In 2007, the U.S. Supreme Court issued a landmark environmental ruling that greenhouse gases are “air pollutants” under the Clean Air Act.

In a 5-4 decision in Massachusetts v. Environmental Protection Agency, the court said the recalcitrant EPA had to regulate greenhouse gas emissions from motor vehicles if the agency determined that such gases (mostly carbon dioxide) endangered the public’s health and welfare.

Within a few years, and with a change from a Republican to a Democratic administration, the EPA issued several major actions on greenhouse gases. One will come before the justices Feb. 14 in United Air Regulatory Group v. EPA. The question is whether the EPA permissibly determined that its decision to regulate greenhouse gas emissions from vehicles triggered Clean Air Act requirements that “stationary sources”—such as power plants and factories—must now obtain permits. Those permits may require costly pollution abatement measures.

Some environmental advocates view the case as a relatively modest inquiry into the scope of the agency’s authority in an area in which the Clean Air Act is less than clear.

OVERREACH ACCUSATIONS

“This is a relatively small issue, and it’s kind of a warm-up for industry fighting the bigger rules regulating greenhouse gases that are going to come out,” says Deborah A. Sivas, director of the Environmental Law Clinic at Stanford Law School.
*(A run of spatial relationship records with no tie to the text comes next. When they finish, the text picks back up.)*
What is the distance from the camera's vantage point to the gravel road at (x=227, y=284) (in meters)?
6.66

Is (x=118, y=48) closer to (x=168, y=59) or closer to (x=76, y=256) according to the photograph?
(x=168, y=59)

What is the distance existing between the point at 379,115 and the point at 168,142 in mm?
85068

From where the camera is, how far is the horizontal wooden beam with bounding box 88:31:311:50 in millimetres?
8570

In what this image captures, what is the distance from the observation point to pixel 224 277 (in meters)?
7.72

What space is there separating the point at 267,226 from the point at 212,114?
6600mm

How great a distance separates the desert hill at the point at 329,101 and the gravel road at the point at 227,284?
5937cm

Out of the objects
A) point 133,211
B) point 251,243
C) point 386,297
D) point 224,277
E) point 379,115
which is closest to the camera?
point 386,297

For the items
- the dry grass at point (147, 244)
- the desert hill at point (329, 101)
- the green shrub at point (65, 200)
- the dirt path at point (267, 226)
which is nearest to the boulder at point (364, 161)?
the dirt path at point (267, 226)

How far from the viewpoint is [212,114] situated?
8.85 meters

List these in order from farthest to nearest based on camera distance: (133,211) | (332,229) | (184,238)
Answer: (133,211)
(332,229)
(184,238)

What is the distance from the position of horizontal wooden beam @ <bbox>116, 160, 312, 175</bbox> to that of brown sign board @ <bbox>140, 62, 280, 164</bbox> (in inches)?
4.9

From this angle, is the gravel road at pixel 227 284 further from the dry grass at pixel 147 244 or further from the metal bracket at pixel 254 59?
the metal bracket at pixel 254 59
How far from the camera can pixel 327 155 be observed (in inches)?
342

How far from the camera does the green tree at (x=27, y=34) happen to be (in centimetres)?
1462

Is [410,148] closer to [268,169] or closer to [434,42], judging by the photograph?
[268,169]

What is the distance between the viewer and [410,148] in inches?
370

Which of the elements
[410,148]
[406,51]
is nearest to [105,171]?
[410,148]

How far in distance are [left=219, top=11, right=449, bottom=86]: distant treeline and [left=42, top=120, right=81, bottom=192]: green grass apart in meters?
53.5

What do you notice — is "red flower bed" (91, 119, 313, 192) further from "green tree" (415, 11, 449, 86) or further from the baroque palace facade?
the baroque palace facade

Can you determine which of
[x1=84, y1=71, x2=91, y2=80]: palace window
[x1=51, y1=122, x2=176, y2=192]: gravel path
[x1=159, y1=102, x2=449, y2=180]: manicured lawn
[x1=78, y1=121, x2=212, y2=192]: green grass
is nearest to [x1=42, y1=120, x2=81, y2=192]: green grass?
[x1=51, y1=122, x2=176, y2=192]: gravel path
But that’s not how big business and its allies view the matter.

“This case is about the [EPA]’s determination to regulate greenhouse gas emissions under the Clean Air Act no matter how much the agency had to distort and even rewrite statutory provisions to do so,” says the brief of the U.S. Chamber of Commerce, one of many parties challenging the agency’s actions.

And the Southeastern Legal Foundation, representing itself and a group of Georgia business interests, says “this case involves perhaps the most audacious seizure of pure legislative power over domestic economic matters attempted by the executive branch since Youngstown Sheet & Tube Co. v. Sawyer”—the 1952 case invalidating President Harry S. Truman’s seizure of the nation’s steel mills.

Shannon L. Goessling, the executive director and chief legal counsel of the foundation, says environmentalists and the Democrat-led EPA “want to pursue a regulatory agenda that they can’t get past Congress. You cannot circumvent Congress and do by executive fiat that which Congress does not approve.”

The high court’s 2007 Massachusetts ruling stemmed from a decision by the EPA under President George W. Bush not to regulate greenhouse gas emissions from new vehicles. Certain states challenged that, and the Supreme Court overturned the agency’s argument. The court held that greenhouse gases come within the EPA’s regulatory authority, in light of the Clean Air Act’s “sweeping definition of ‘air pollutant.’ ”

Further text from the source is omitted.